Source document
———

Figure 4. Potential effects of presence/absence of GmLUX binding region in homologous genes on gene expression. (A) Expression levels between homologous genes (hGenes) bound by GmLUX show no significant (ns), while the expression of genes associated with GmLUX is significantly higher than that of its homologous genes without GmLUX peaks. P value was calculated by the Wilcoxon test. (B) Two examples of hGenes with or without GmLUX binding peaks. Left panel, hGenes both with GmLUX have similar epigenetic modification signals; Right panel, distinct epigenetic modified signals are observed between hGenes with or without GmLUX binding peaks.

———

Record set
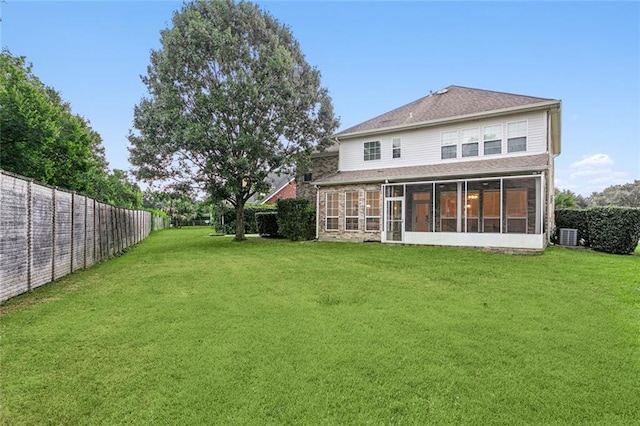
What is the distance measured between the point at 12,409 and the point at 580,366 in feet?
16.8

———

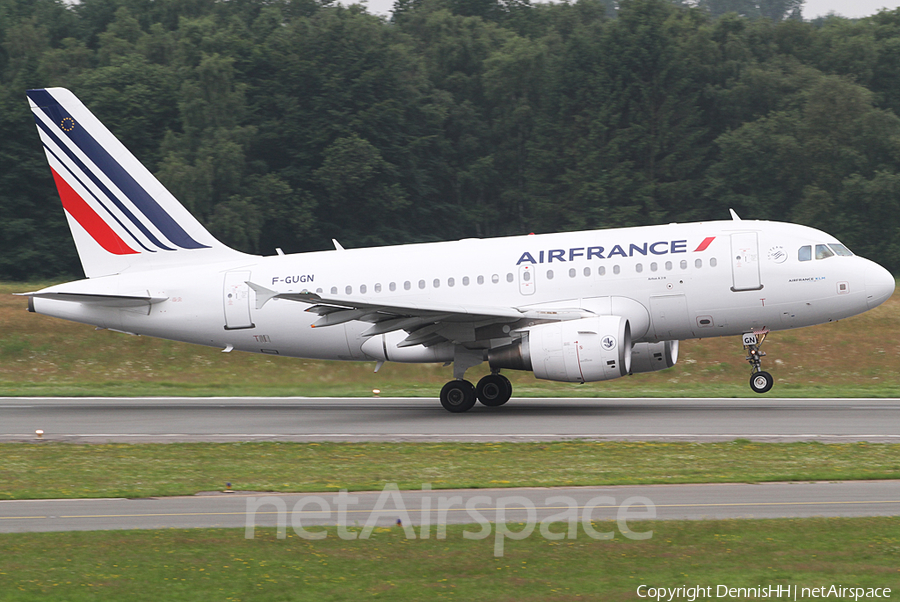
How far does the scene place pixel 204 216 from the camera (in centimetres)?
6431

———

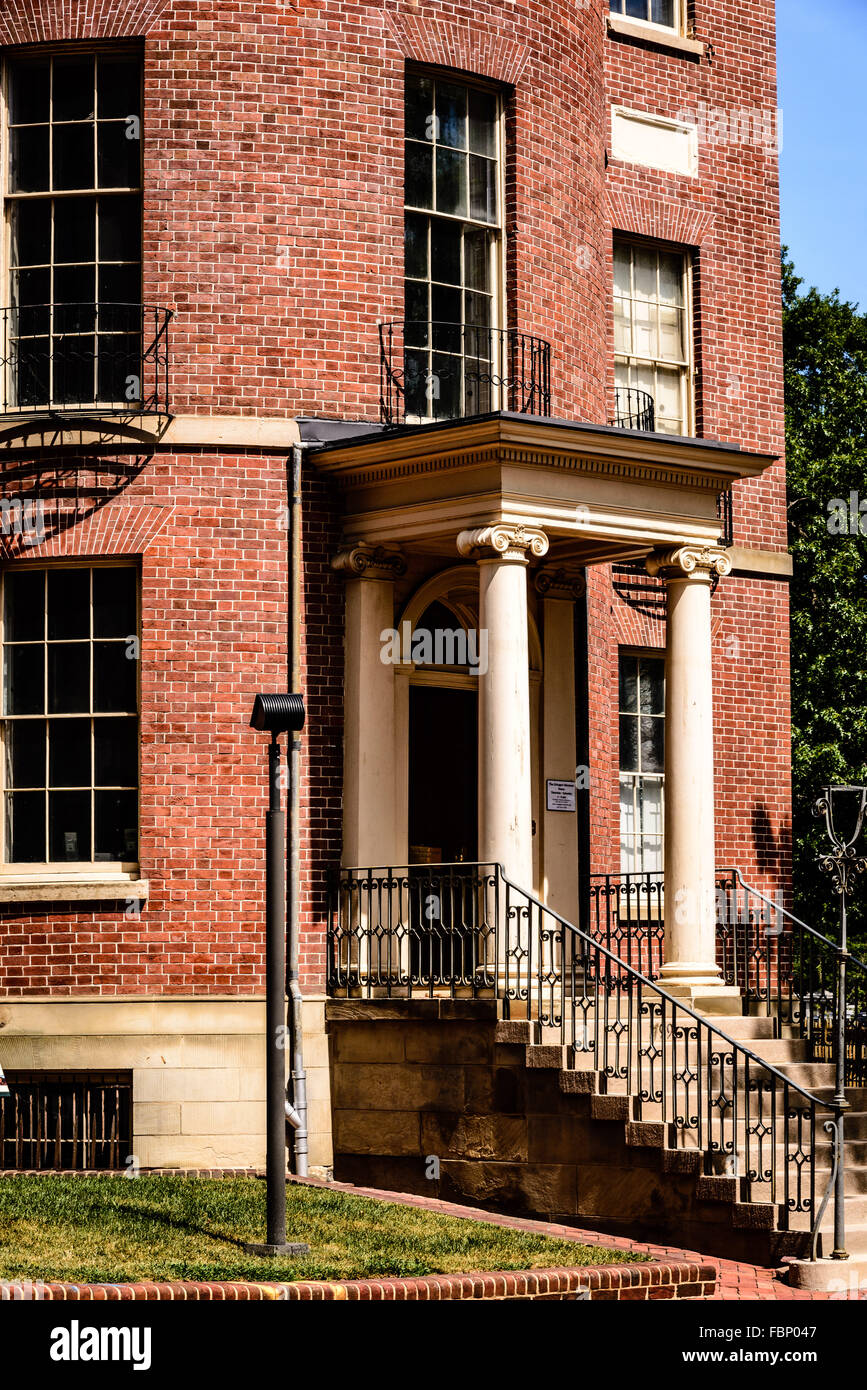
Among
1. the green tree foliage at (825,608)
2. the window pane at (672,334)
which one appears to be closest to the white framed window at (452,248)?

———

Work instruction 1
Which statistical test does the GmLUX figure caption say was used to calculate the P value?
Work instruction 2
Write out the GmLUX figure caption from "Figure 4. Potential" up to and including "between hGenes with or without GmLUX binding peaks.".
The data have nothing to do with what comes next.

Task output 1
The Wilcoxon test.

Task output 2
Figure 4. Potential effects of presence/absence of GmLUX binding region in homologous genes on gene expression. (A) Expression levels between homologous genes (hGenes) bound by GmLUX show no significant (ns), while the expression of genes associated with GmLUX is significantly higher than that of its homologous genes without GmLUX peaks. P value was calculated by the Wilcoxon test. (B) Two examples of hGenes with or without GmLUX binding peaks. Left panel, hGenes both with GmLUX have similar epigenetic modification signals; Right panel, distinct epigenetic modified signals are observed between hGenes with or without GmLUX binding peaks.